Which term best describes Joe's facial weakness?
A.
Peripheral nerve VII
B.
Central nerve VII
C.
Nerve XII
D.
Nerve V
E.
Oculomotor nerve weakness
Correct Answer
B. Central nerve VII
Explanation Joe's forehead doesn't droop like the rest of his face because this region receives innervation from both sides of the cerebral cortex, giving this area a backup in case of damage. This can only occur when the lesion is above the level of nerve VII, where both sides no longer contribute to the innervation of the face.
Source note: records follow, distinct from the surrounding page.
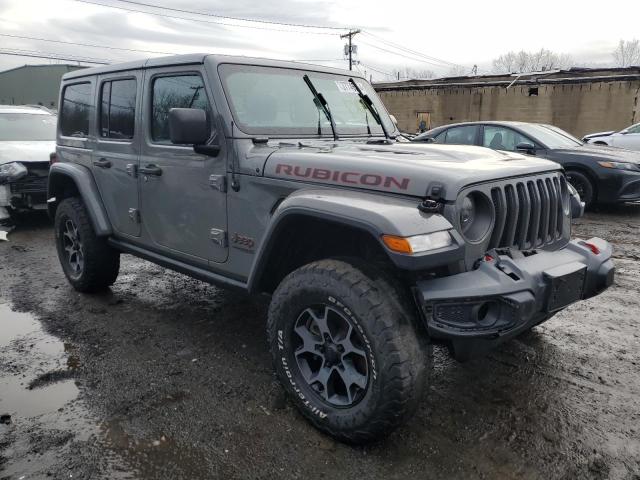 Photo 3 VIN: 1C4HJXFN3KW544522 - JEEP WRANGLER 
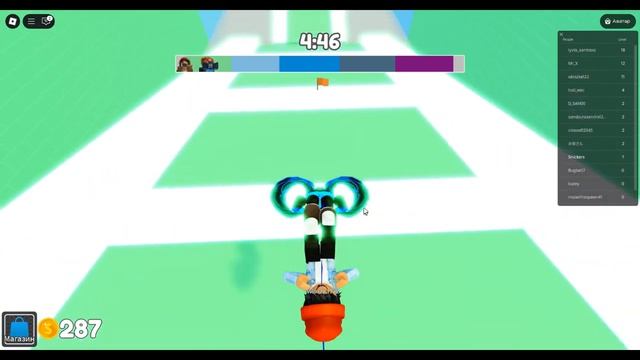 ИГРАЕМ В РОБЛОКС ИГРЫ! КОЛЛАБА С РУТУБЕРОМ!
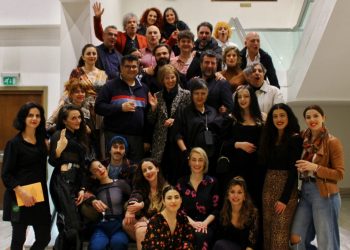 Απολαυστικός “Κατά φαντασίαν ασθενής” από το Κρατικό Θέατρο Βορείου Ελλάδος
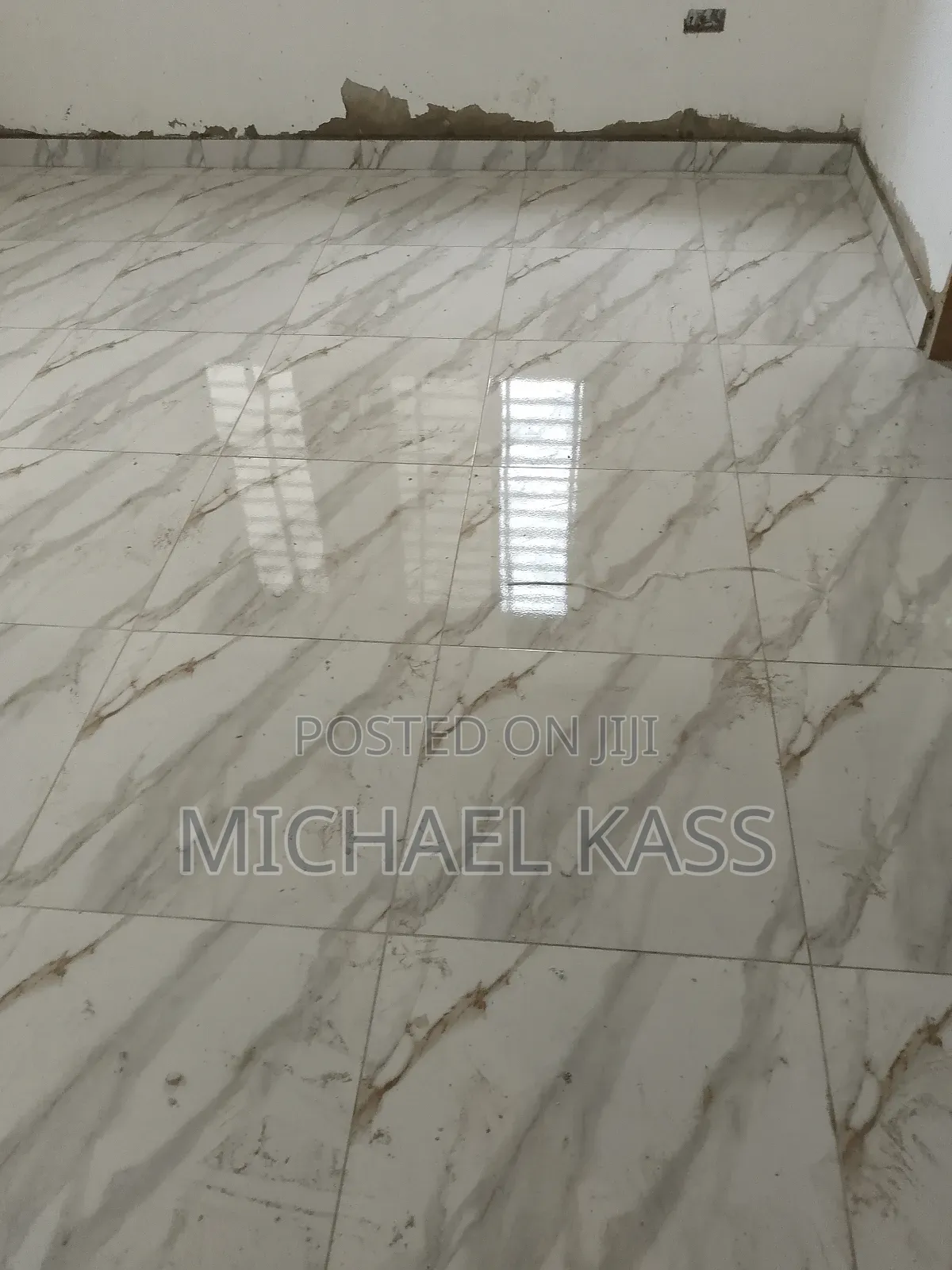 Tiling Work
This type of weakness is called a central nerve VII lesion, because it occurs within the CNS. A peripheral nerve VII lesion is a lesion within the nerve VII nucleus, or distal. This type of lesion always involves the forehead in addition to the rest of the face. Nerve XII innervates the tongue, nerve V innervates sensation of the face, in addition to the muscles of mastication, but not the muscles of facial expression. The oculomotor nerve innervates four of the muscles that move the eyes.